New research suggests that the presence of high-risk colon polyps at screening colonoscopy is significantly associated with an increased risk for death from hepatobiliary cancer.
Researchers conducted a retrospective analysis of 343,838 screening colonoscopies performed in Austria from 2007 to 2020. National death registry data were used to identify deaths from gastrointestinal cancers among patients in the cohort.
Risk for hepatobiliary cancer death by colon polyp risk profile was assessed.
A cause-specific Cox regression model was used to estimate the association of time to death with polyp risk group at screening colonoscopy.
Of the screening colonoscopies, 17,678 (5.1%) revealed high-risk polyps: that is, polyps ≥ 10 mm, adenomas with high-grade dysplasia, serrated polyps with dysplasia, or five or more adenomas.
The cumulative incidence of hepatobiliary cancer death was 0.19% at 6 years and 0.44% at 12 years in the high-risk polyp group vs 0.07% and 0.18%, holistic medicine paradise valley respectively, in the negative colonoscopy group.
Overall hepatobiliary cancer mortality was more than twice as high in patients with high-risk polyps compared with peers who had negative colonoscopy (cumulative incidence, 0.39% vs 0.17%).
After adjustment for age and sex, the presence of high-risk polyps at screening colonoscopy was significantly associated with death from any hepatobiliary cancer (hazard ratio [HR], 1.83); the HRs for death from hepatocellular carcinoma (HCC) and non-HCC hepatobiliary cancer were 1.79 and 1.88, respectively.
There was no significant association of low-risk polyps with hepatobiliary cancer death (HR, 1.23).
“Hepatobiliary cancers share risk factors with colorectal cancer, but there are no combined screening programs for these conditions,” the researchers write. “Our findings imply that risk stratification at colonoscopy might be helping to identify patients at need for liver cancer surveillance.
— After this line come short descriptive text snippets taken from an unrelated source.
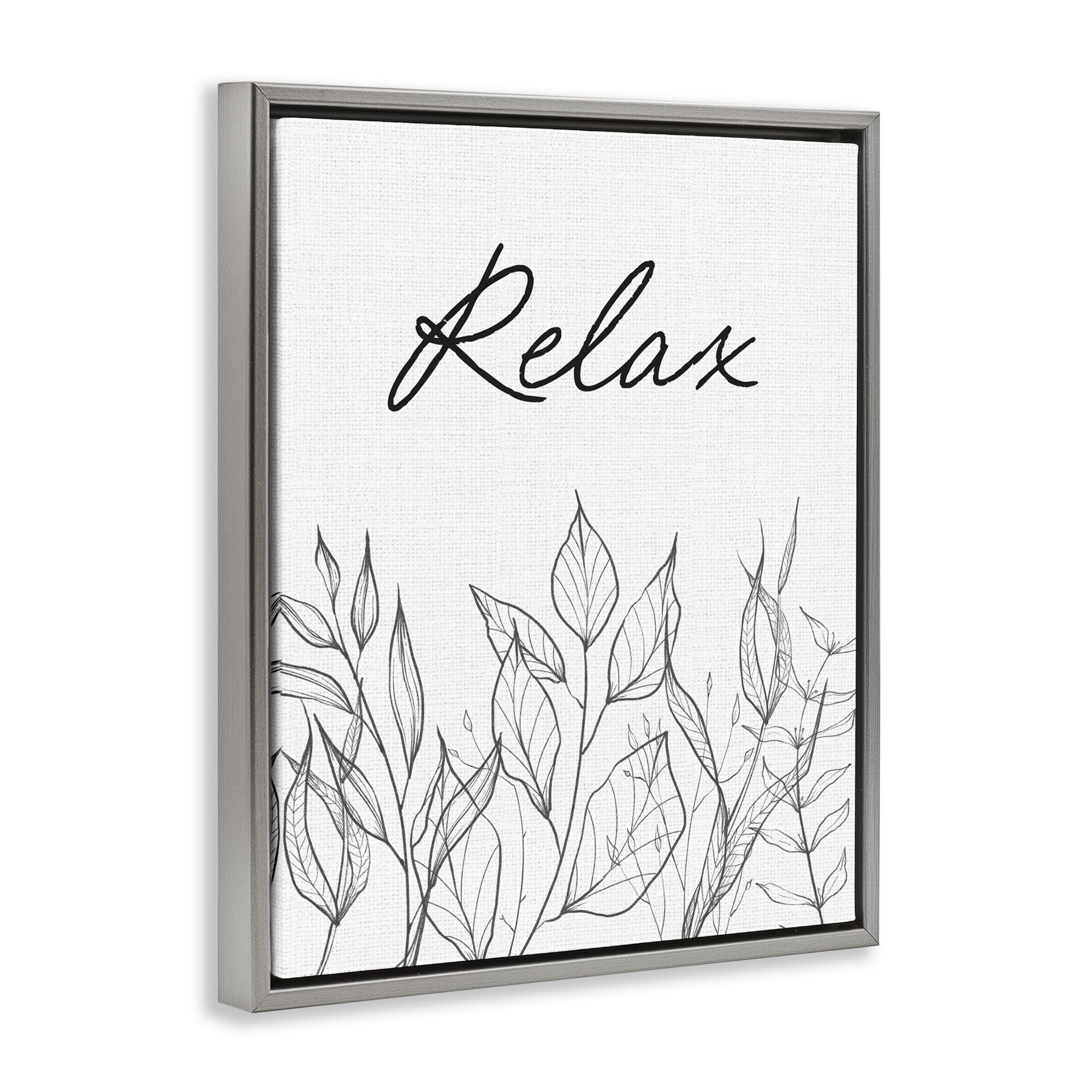 Relax with Leaf Outlines Gray Framed Floater Canvas Wall Art, design by Lettered and Lined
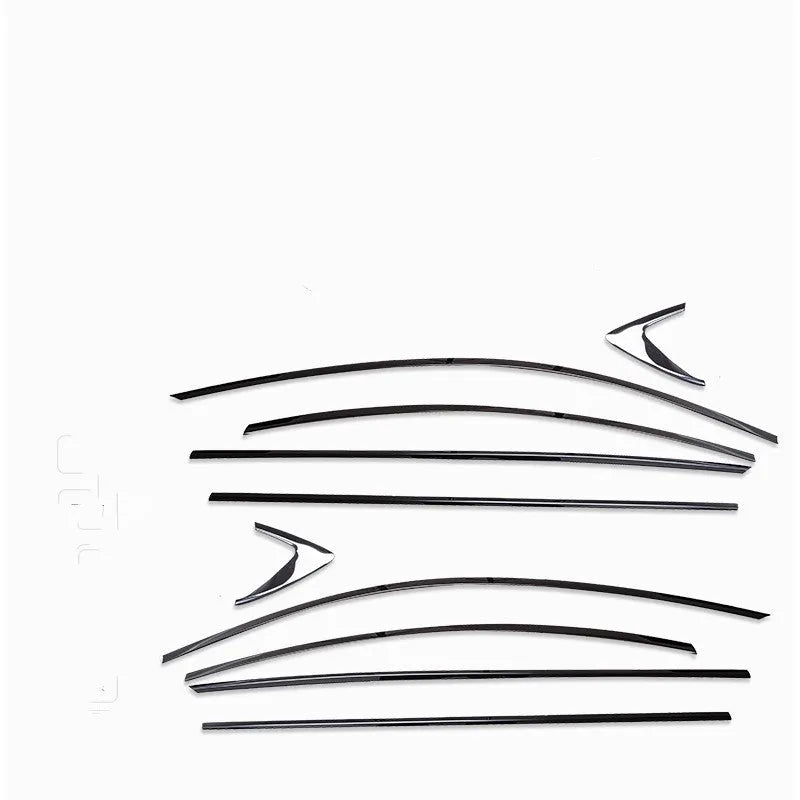 Stainless steel window trim strip set with black titanium finish for window moulding installation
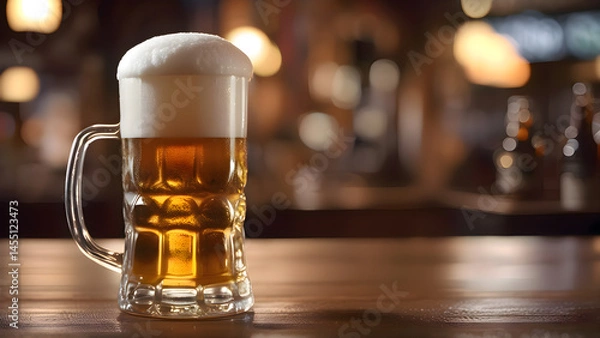 Fototapeta Glass of beer sitting on a wooden table in a bar with warm ambient lighting and casual atmosphere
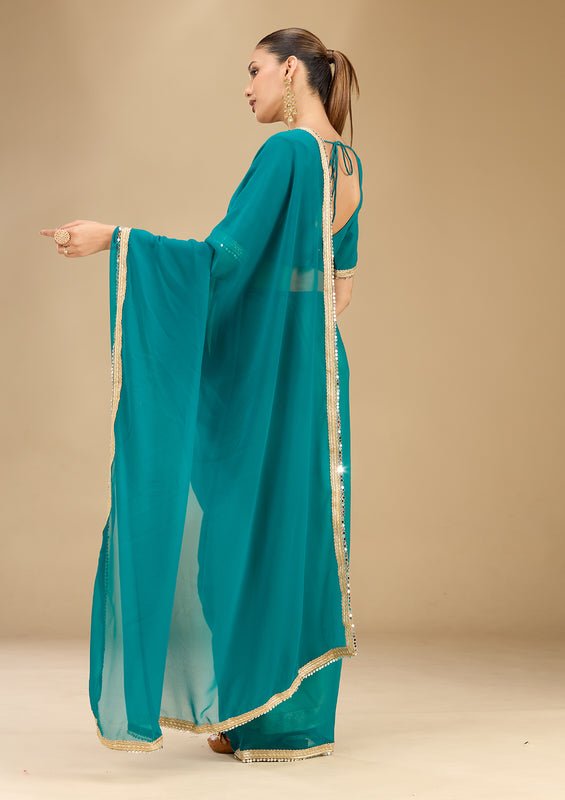 Rama Green Georgette Mirrorwork Saree With Matching Blouse Piece - Image 6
However, further studies will be needed to address whether a targeted surveillance of these patients will be cost-effective.”
The study, with first author Jasmin Zessner-Spitzenberg, MD, of the Medical University of Vienna, Austria, was published online September 12 in Digestive and Liver Disease.
Some liver cancer deaths might have been falsely classified as other hepatic cancers. The authors lacked information on modifiable cancer risk factors. The generalizability of the findings outside of the screening setting is limited.
Support for data collection was provided by the Main Association of Statutory Insurance Institutions, the Austrian Society for Gastroenterology and Hepatology, and Austrian Cancer Aid. One author reported relationships with various pharmaceutical companies.